• What is expected: Copy the records from the line containing "[SDO/AIA 131 Å" through the line containing "Verify what's at point(216,287).", both end lines included, without changing a character.

• Entries provided:
◇ ◇ ◇ ◇ ◇
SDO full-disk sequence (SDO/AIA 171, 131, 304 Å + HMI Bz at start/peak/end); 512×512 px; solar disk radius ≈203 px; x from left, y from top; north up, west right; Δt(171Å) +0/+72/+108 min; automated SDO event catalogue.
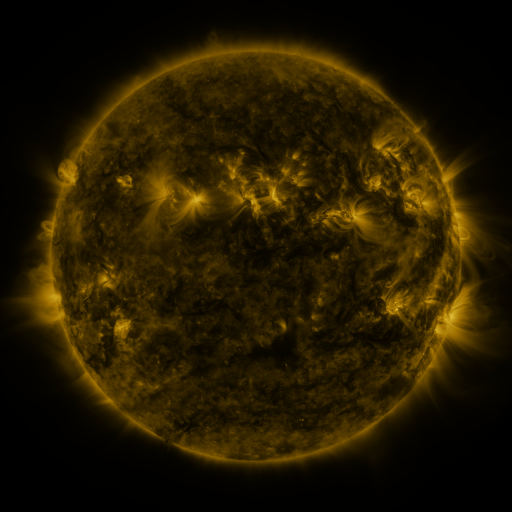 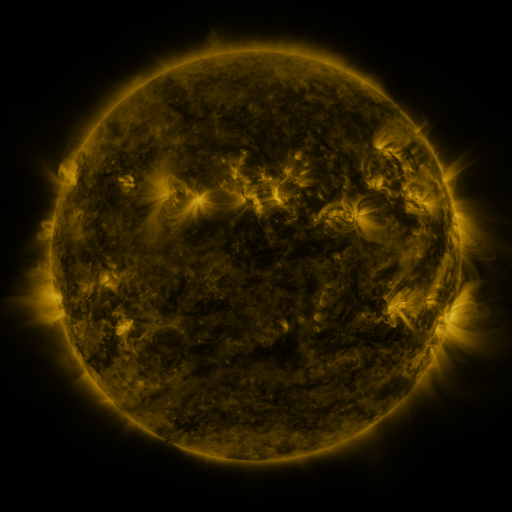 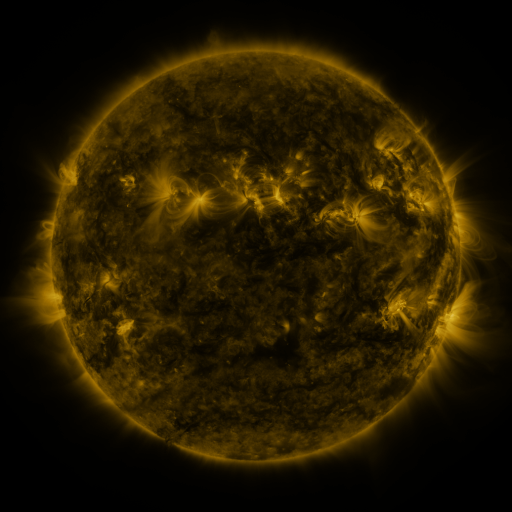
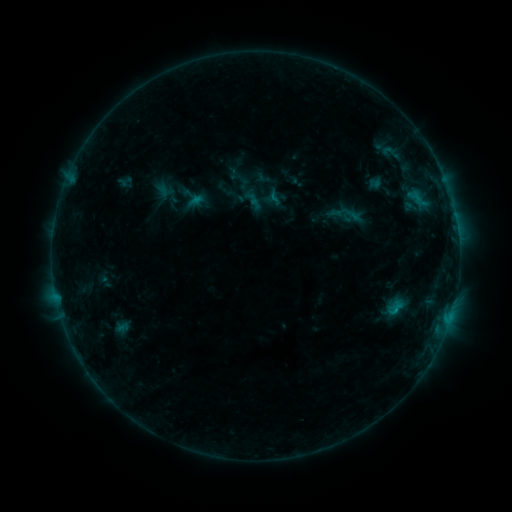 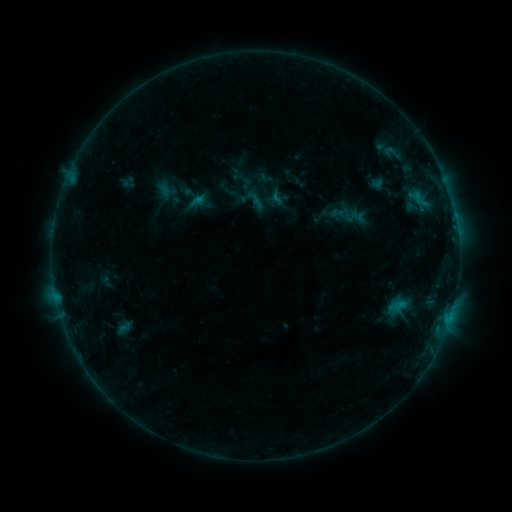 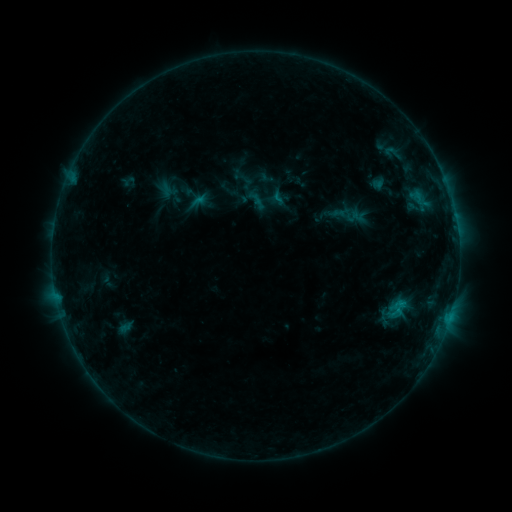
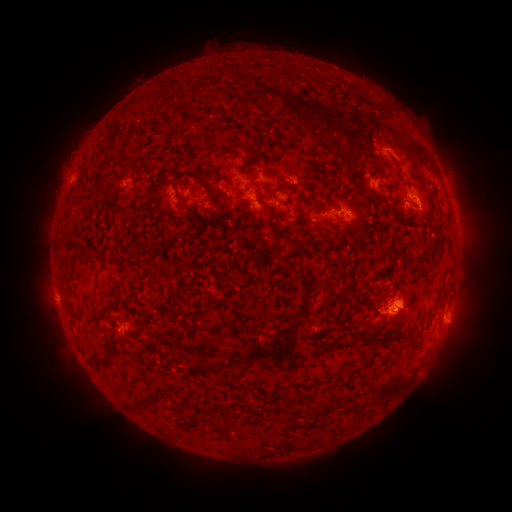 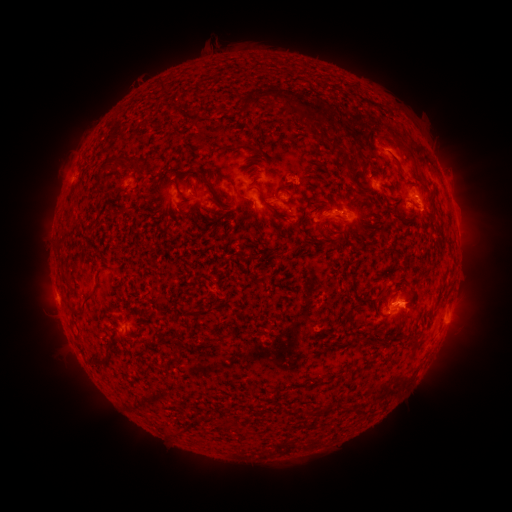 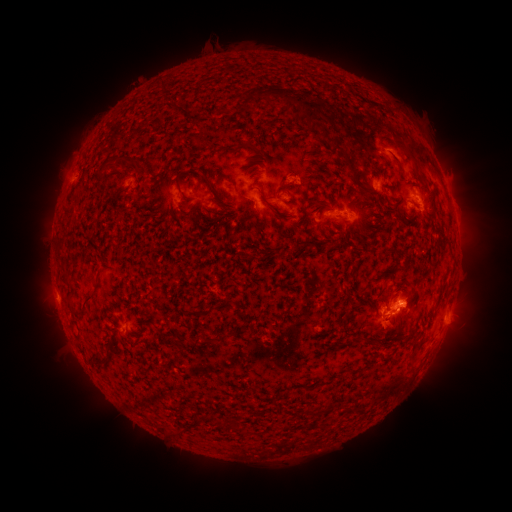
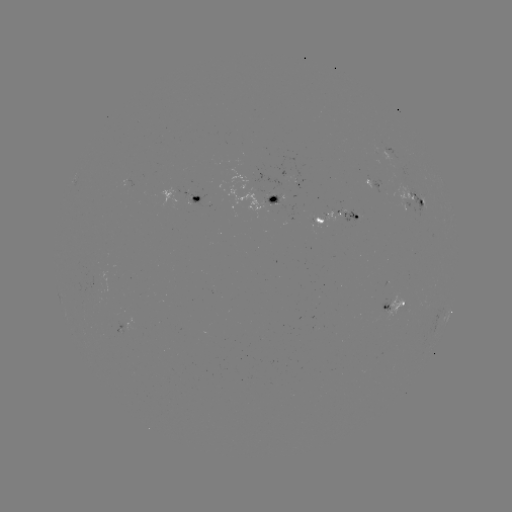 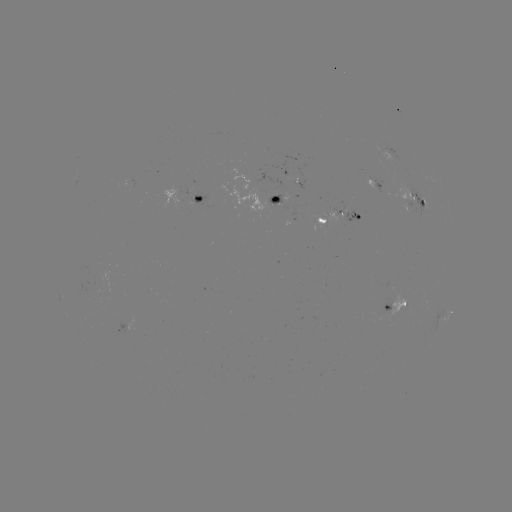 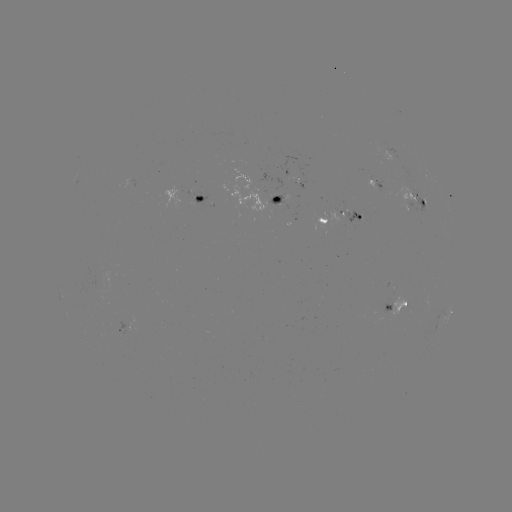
◇ ◇ ◇ ◇ ◇
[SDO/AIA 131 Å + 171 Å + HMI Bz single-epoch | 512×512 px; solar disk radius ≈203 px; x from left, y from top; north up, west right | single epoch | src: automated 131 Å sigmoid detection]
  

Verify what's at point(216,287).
◇ ◇ ◇ ◇ ◇
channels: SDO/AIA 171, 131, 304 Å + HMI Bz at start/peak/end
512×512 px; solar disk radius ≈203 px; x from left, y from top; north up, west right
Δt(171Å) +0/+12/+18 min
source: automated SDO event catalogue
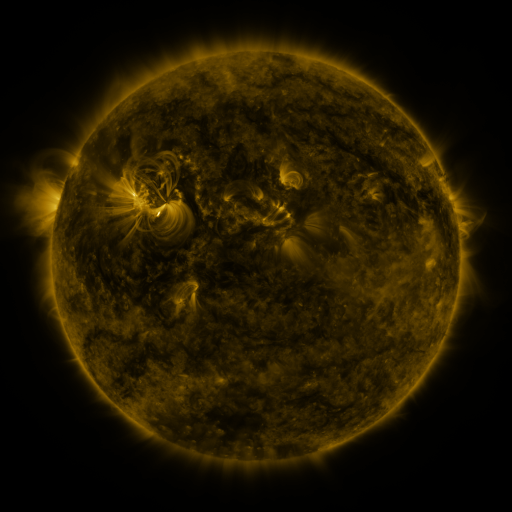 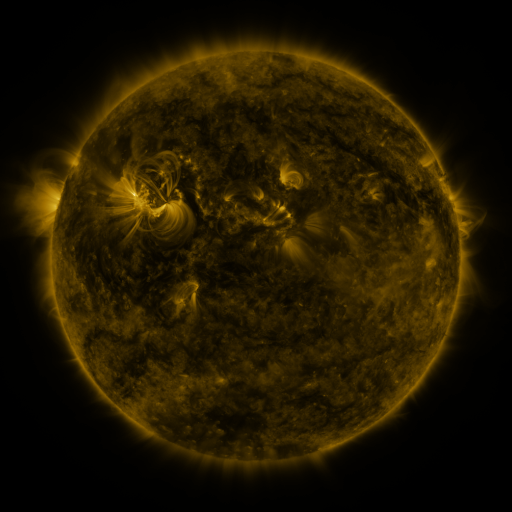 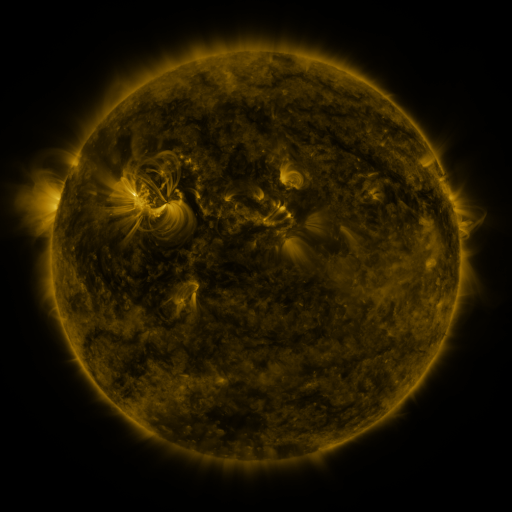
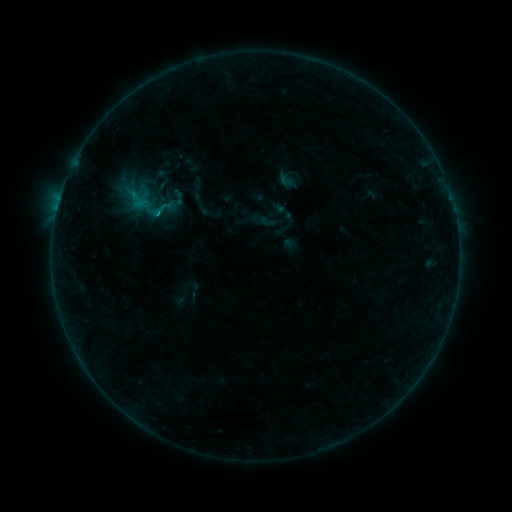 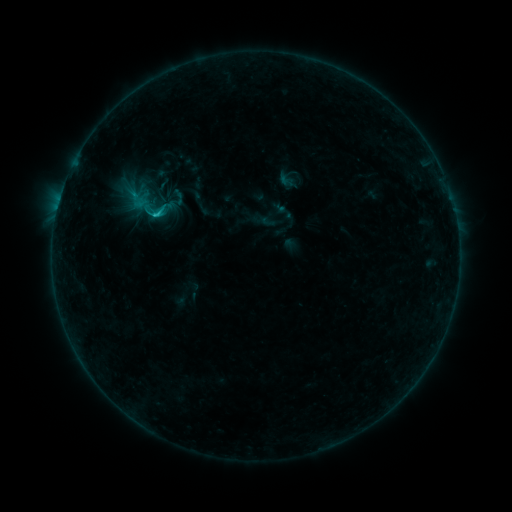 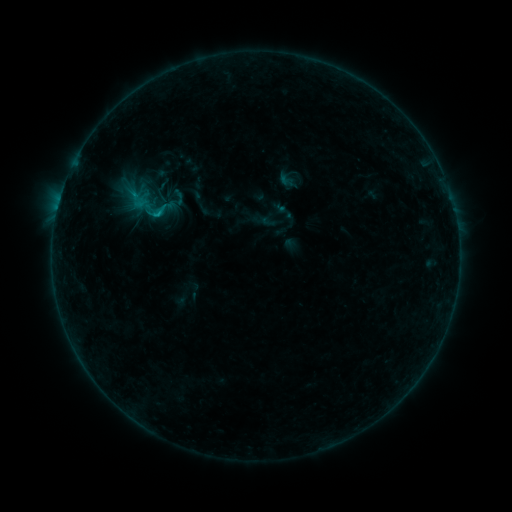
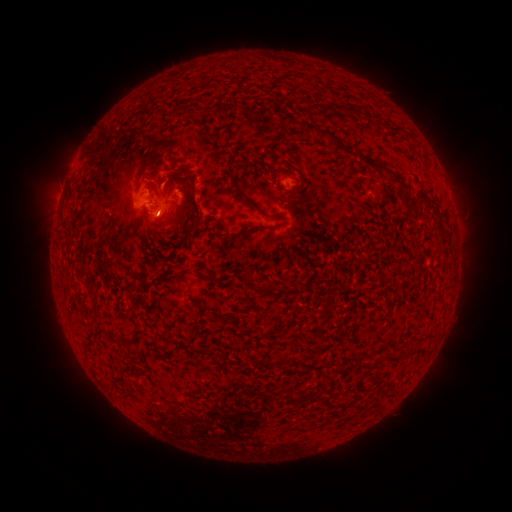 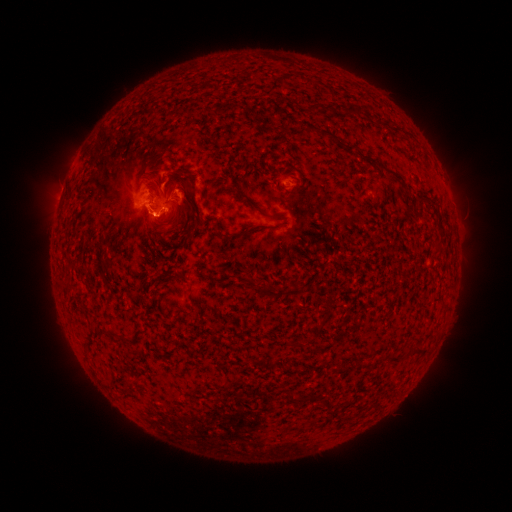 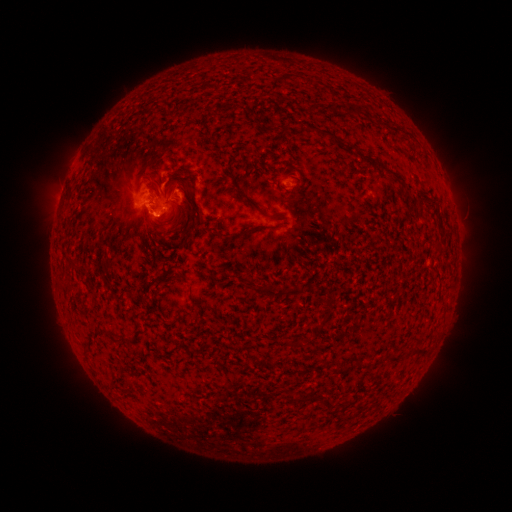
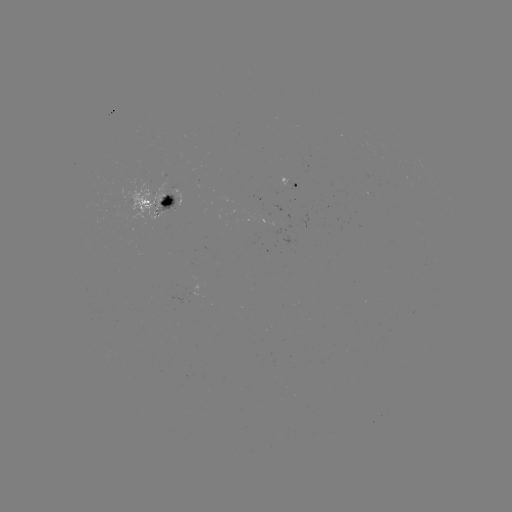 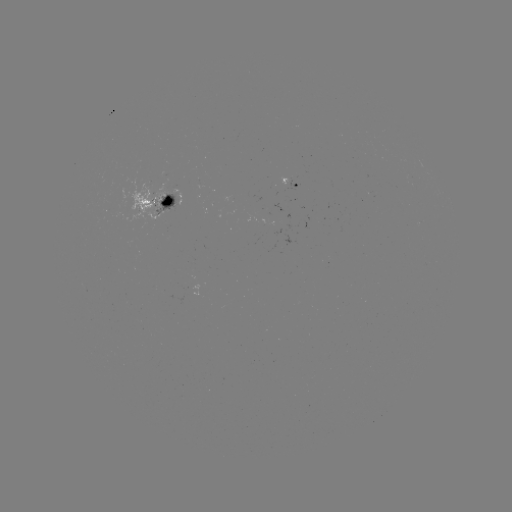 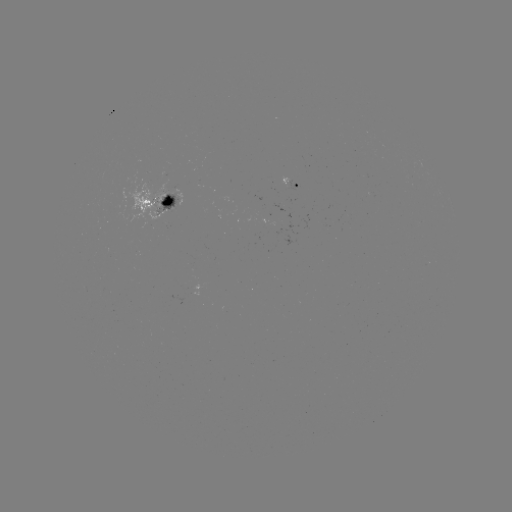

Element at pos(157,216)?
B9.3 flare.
◇ ◇ ◇ ◇ ◇
• Solution to this task:
[SDO/AIA 131 Å + 171 Å + HMI Bz single-epoch | 512×512 px; solar disk radius ≈203 px; x from left, y from top; north up, west right | single epoch | src: automated 131 Å sigmoid detection]
  

Verify what's at point(216,287).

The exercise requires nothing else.